# Interior Commercial Painting Tampa



## aaron61 (Apr 29, 2007)

Well here's one that will last awhile!(2-3 months) Two 5 story apartment buildings.We are painting all the hallways,baseboards,doors & door frames. Literally miles.Then we are painting all the offices,lounge,work out areas,rec areas & common bathrooms.
We will have completed 2 floors in two weeks.Colors alternate about every 100 feet with a metalic faux expressions at the end of each hall.
There are six hallways, the link of the ones in the picture, per floor. 680 doors:thumbsup:


----------



## straight_lines (Oct 17, 2007)

Scooting along on the scaffold. Nice work security on that one.


----------



## aaron61 (Apr 29, 2007)

No worries about rain days for a long time LOL


----------



## David's Painting (Nov 7, 2012)

Pop in the ear buds and zone out on them halls. Nice score.


----------



## johnny949 (Apr 13, 2012)

That vertical cut on the last picture...lol clean

Seems like a ice gig nonetheless.:thumbsup:


----------



## wje (Apr 11, 2009)

Do you just have one guy working for 3 months in there? He should be able to wrap up the doors and frames by then no? Lol.

Nice gig, Pricing a 14 story building myself right now. Corridors, fire doors and frames.


----------



## aaron61 (Apr 29, 2007)

johnny949 said:


> That vertical cut on the last picture...lol clean
> 
> Seems like a ice gig nonetheless.:thumbsup:


Actually they are putting in columns through out to cover pipes in the hall so they will also be putting in false columns at these areas as well to create continuity


----------



## aaron61 (Apr 29, 2007)

wje said:


> do you just have one guy working for 3 months in there? He should be able to wrap up the doors and frames by then no? Lol.
> 
> Nice gig, pricing a 14 story building myself right now. Corridors, fire doors and frames.


6-10


----------



## wje (Apr 11, 2009)

aaron61 said:


> 6-10


Yea, I figured you would probably have that many in there.
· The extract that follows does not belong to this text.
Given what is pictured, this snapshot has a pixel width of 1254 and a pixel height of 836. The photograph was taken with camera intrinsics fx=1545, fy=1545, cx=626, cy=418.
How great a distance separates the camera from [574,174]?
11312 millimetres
Did this job go out to public tender? Or how did you land it?


----------



## aaron61 (Apr 29, 2007)

1 of my supervisor was at Sherwin William's and heard the project manager asking the guy at the counter about good painters he could call. He followed him outside and gave him a card. He called that day. 
I met with him 2 days later,gave him our proposal that night,had the job the next day.
He said he had 3 other guys out a week before me that had not even submitted a proposal yet so that pretty much sealed the deal.

They are remodeling all the offices,rec room,gym,etc..as well. Just got confirmation on that additional $30,000


----------



## thinkpainting/nick (Dec 25, 2012)

. Trying to edit and repost not working out sio well on iPad. Very buggy send button doesn't work?


----------



## aaron61 (Apr 29, 2007)

What is that picture for Nick???? Are you spamming??


----------



## thinkpainting/nick (Dec 25, 2012)

aaron61 said:


> What is that picture for Nick???? Are you spamming??
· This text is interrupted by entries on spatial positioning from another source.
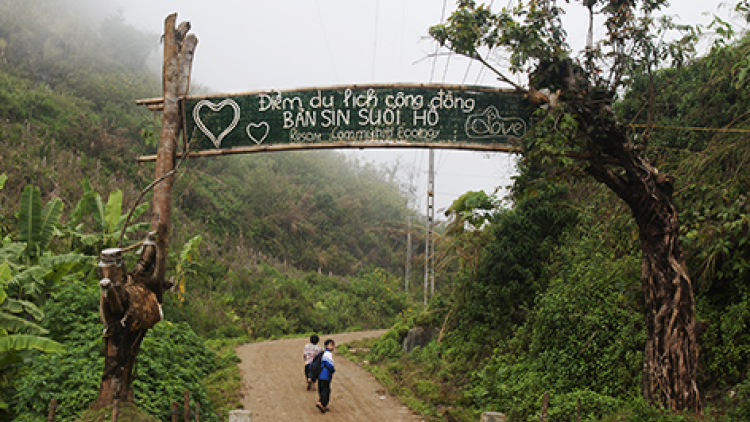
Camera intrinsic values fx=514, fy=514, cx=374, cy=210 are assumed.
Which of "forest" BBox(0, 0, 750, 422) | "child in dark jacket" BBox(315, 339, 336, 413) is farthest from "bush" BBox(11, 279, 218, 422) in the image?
"child in dark jacket" BBox(315, 339, 336, 413)

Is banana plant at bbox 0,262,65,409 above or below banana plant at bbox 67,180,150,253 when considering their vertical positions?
below

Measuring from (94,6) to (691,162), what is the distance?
151 ft

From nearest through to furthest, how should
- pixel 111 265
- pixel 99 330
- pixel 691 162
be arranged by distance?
1. pixel 111 265
2. pixel 99 330
3. pixel 691 162

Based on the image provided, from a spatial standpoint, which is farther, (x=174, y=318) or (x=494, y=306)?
(x=174, y=318)

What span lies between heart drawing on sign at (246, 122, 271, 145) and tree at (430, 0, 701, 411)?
268 centimetres

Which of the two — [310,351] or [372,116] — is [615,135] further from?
[310,351]

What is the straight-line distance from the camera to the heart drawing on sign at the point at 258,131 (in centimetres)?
737

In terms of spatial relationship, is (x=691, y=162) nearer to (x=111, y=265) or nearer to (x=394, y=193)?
(x=111, y=265)

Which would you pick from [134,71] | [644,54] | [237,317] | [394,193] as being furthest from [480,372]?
[394,193]

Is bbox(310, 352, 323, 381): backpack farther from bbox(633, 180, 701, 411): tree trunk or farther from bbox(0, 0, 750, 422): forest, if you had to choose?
Answer: bbox(633, 180, 701, 411): tree trunk

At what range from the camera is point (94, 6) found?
41.5 m

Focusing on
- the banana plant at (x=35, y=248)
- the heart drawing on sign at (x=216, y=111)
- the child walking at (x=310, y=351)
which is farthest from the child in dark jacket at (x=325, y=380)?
the banana plant at (x=35, y=248)

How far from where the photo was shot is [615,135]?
604 centimetres

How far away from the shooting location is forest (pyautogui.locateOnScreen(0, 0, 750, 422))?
6.27 meters
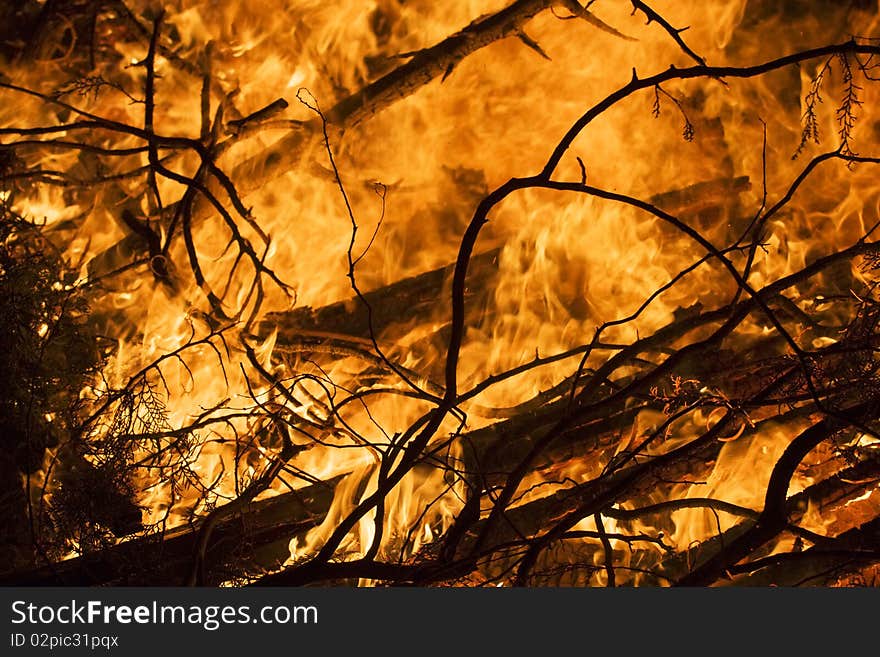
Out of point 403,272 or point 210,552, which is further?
point 403,272

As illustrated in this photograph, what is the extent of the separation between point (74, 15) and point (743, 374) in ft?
6.95

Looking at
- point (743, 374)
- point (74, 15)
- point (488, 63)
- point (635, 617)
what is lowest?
point (635, 617)

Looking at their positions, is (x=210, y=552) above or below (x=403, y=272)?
below

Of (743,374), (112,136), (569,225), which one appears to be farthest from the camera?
(112,136)

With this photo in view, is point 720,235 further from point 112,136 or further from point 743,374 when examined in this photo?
point 112,136

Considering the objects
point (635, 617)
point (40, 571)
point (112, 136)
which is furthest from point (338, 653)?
point (112, 136)

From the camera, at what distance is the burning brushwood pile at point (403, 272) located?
1.80m

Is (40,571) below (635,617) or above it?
above

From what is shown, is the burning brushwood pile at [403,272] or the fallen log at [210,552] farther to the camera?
the burning brushwood pile at [403,272]

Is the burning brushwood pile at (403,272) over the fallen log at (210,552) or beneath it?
over

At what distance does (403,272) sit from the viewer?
228cm

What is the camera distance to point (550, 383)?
206cm

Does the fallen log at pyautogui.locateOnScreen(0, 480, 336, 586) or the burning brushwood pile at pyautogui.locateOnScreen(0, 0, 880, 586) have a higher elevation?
the burning brushwood pile at pyautogui.locateOnScreen(0, 0, 880, 586)

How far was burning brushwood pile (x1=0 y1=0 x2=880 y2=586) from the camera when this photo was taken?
180 centimetres
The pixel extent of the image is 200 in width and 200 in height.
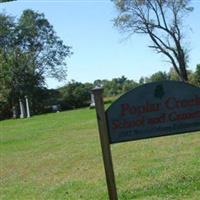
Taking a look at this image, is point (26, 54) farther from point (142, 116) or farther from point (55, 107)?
point (142, 116)

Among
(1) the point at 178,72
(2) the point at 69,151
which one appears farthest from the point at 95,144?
(1) the point at 178,72

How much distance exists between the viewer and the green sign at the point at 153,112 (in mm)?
5574

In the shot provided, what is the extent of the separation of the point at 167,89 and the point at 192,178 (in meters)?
2.86

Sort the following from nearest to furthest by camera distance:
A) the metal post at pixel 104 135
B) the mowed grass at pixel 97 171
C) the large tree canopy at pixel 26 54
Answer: the metal post at pixel 104 135 → the mowed grass at pixel 97 171 → the large tree canopy at pixel 26 54

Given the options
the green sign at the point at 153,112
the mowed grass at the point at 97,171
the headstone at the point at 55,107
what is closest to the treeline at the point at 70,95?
the headstone at the point at 55,107

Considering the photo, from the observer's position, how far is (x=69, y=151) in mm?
14336

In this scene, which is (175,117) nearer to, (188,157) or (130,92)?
(130,92)

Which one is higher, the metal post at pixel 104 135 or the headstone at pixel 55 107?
the headstone at pixel 55 107

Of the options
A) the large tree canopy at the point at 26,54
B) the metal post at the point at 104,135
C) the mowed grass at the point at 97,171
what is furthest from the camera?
the large tree canopy at the point at 26,54

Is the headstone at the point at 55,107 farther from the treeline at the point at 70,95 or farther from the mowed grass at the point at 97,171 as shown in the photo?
the mowed grass at the point at 97,171

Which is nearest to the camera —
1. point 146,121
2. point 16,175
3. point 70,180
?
point 146,121

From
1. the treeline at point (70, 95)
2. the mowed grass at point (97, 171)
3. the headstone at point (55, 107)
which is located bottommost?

No having issues with posting from this freakn iPad....sorry I give up nice work BTW


----------



## johnny949 (Apr 13, 2012)

thinkpainting/nick said:


> No having issues with posting from this freakn iPad....sorry I give up nice work BTW


Hey nick, I was having issues posting from my ipad, as well. Download the paint talk app, it will take of at. Good luck:thumbsup:


----------



## playedout6 (Apr 27, 2009)

Nice gig .:thumbsup:


----------



## TJ Paint (Jun 18, 2009)

Are these apartments or condos?

It's rare to get worthwhile leads from property managers, yet I found one. 

It helps if you have cheap labor.

Did you give your supervisor a bonus?


----------



## aaron61 (Apr 29, 2007)

Apartments/condos for a bunch of rich college kids.Mainly young ladies. Daddy payin.

Cheap labor can cost you money.

Supervisor absolutely got a lead bonus and will get another if we come in under budget.


----------



## cdaniels (Oct 20, 2012)

Glad your taking care of your supervisor.Sounds like he's a good man to have around. :thumbup:


----------



## aaron61 (Apr 29, 2007)

My guys are always upselling and keeping an ear to the ground for opportunities


----------



## wje (Apr 11, 2009)

aaron61 said:


> My guys are always upselling and keeping an ear to the ground for opportunities


I think it is great for your companys moral to offer them bonus' on such great leads, and upselling. You can't always be around to take care of additional work you otherwise might not get, so why not reward loyal employees with a bonus for looking out for the companies best interest!


----------



## aaron61 (Apr 29, 2007)

He's the 1 who got the black van!


----------